Actions to take ▸
1. Transcribe the board rules from "13      Board business" to "Meetings Act 1987).".
2. Summarize the board rules in two sentences.
3. According to the board rules, how should the Chair use a casting vote in a tied vote?

13      Board business (including that at Committee meetings) is to be transacted in open meeting, except only for matters for which there is good reason to hold the discussion in closed meeting (also known as “public excluded” and/or “In-Committee). Valid reasons can be found in the Board’s responsibilities for privacy (the Privacy Act 1993) and meetings (Local Government Official Information and Meetings Act 1987).

14      If the Board or a Committee believes that a matter is sufficiently sensitive that some, or all, of its details should remain confidential to the parties, either for a specified period or permanently, the Board or Committee shall move ‘into committee’ for discussion and subsequent decision on the matter. The Board may decide, or a Committee may recommend to the Board, that a matter shall remain confidential to the parties and the minutes of that shall not be publicly available, either for a specified period or permanently.

15      Decisions by the Board (or a Committee) are to be moved (in the form of a proposed decision) by a Proposer and are also to be “seconded” by a Seconder before the formal decision is to be taken – although (by long-standing convention) a motion by the Chair does not need to also be seconded.

16      The Board and its Committees aim to make decisions by consensus. However, the Chair (or equivalent) can call a vote to decide a matter if it is unlikely a consensus will be achieved in a timely manner. We do not consider consensus to be unanimity (as that would effectively give any Board member a right of veto) – rather, consensus is achieved once all Board members, including those who disagree with a decision, clearly feel that they have had a chance to explain why, that they have been genuinely heard on that by those agreeing with the decision and they can acknowledge and accept the final decision of the Board. We consider consensus is best reached, and is likely to be more enduring, when it is achieved following a contest between contrasting ideas that have been robustly discussed. If a decision is not yet required, the Chair (or equivalent) can adjourn discussion on a matter so that Board members have time to think about it further before it is discussed again at a future meeting. The Chair (or equivalent) has a casting vote in the event of a tied vote (if there is a vote rather than a consensus), but (by long-standing convention) should cast that vote in favour of the status quo. Board members can ask for their vote on a decision to be recorded in the minutes of the meeting, particularly if they disagree with the decision.

C. BOARD COMMITTEES

17      The Board can form Committees (sometimes called Sub-Committees) to which it can delegate parts of its work.

18      The composition, purpose, powers and duration of a Committee are to be defined by the Board when it forms the Committee. A Committee can comprise all, or some (but not all) Board members. The Board can also appoint non-Board members to a Committee. The Board’s meeting minutes forming the Committee should record these matters.

Extracted material ▸
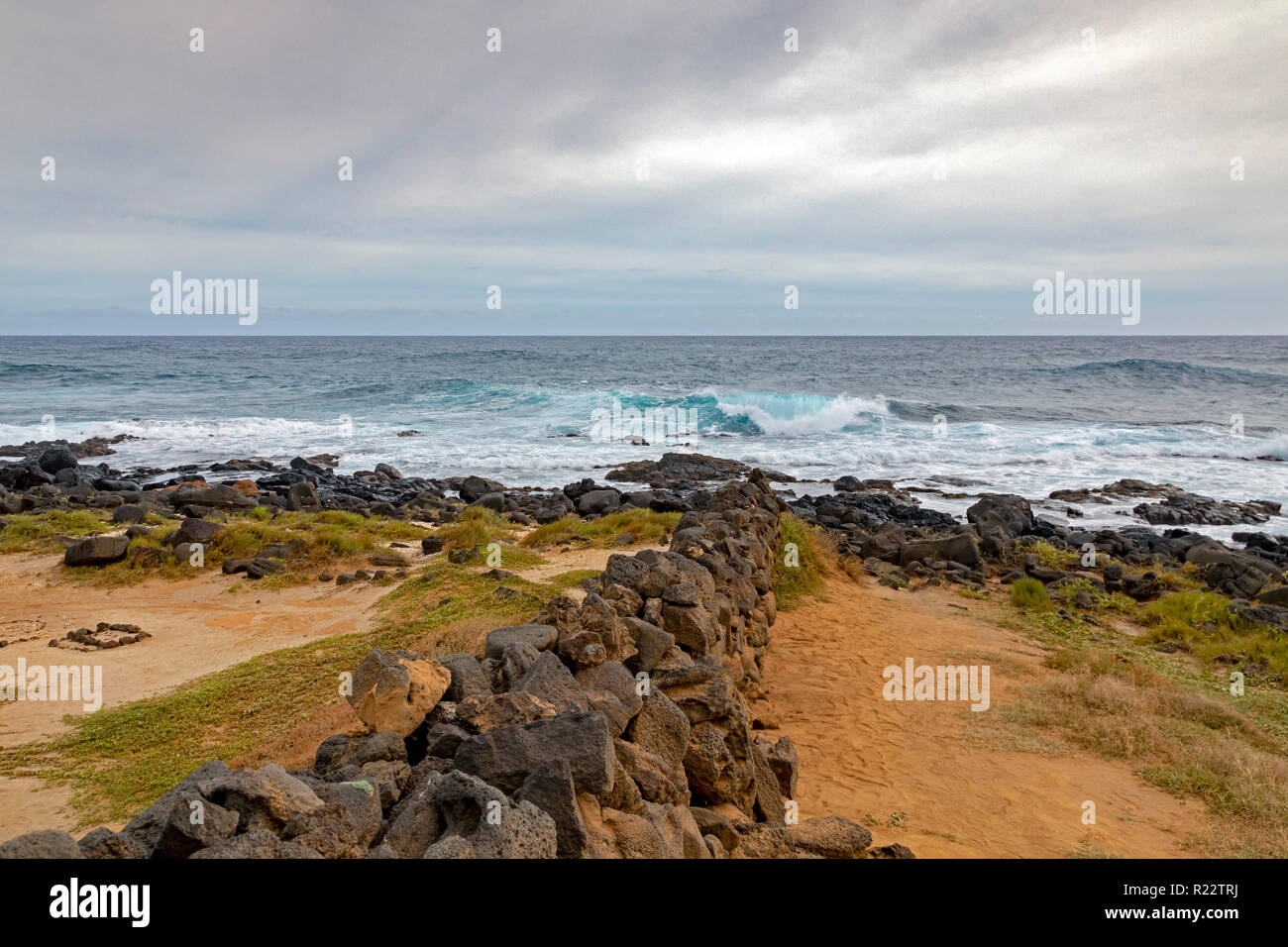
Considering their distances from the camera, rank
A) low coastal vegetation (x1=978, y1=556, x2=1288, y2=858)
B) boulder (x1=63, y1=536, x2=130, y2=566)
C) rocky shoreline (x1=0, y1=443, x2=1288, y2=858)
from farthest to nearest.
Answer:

Worked answers ▸
1.
13      Board business (including that at Committee meetings) is to be transacted in open meeting, except only for matters for which there is good reason to hold the discussion in closed meeting (also known as “public excluded” and/or “In-Committee). Valid reasons can be found in the Board’s responsibilities for privacy (the Privacy Act 1993) and meetings (Local Government Official Information and Meetings Act 1987).

2. Board and Committee business is transacted in open meeting unless there is good reason for a closed session, and decisions are moved by a Proposer and seconded, with the aim of reaching consensus, though the Chair can call a vote and holds a casting vote if it is tied. The Board can form Committees and delegate work to them, defining each Committee's composition, purpose, powers and duration, and it may appoint non-Board members to them.

3. By long-standing convention, the Chair should cast it for the status quo.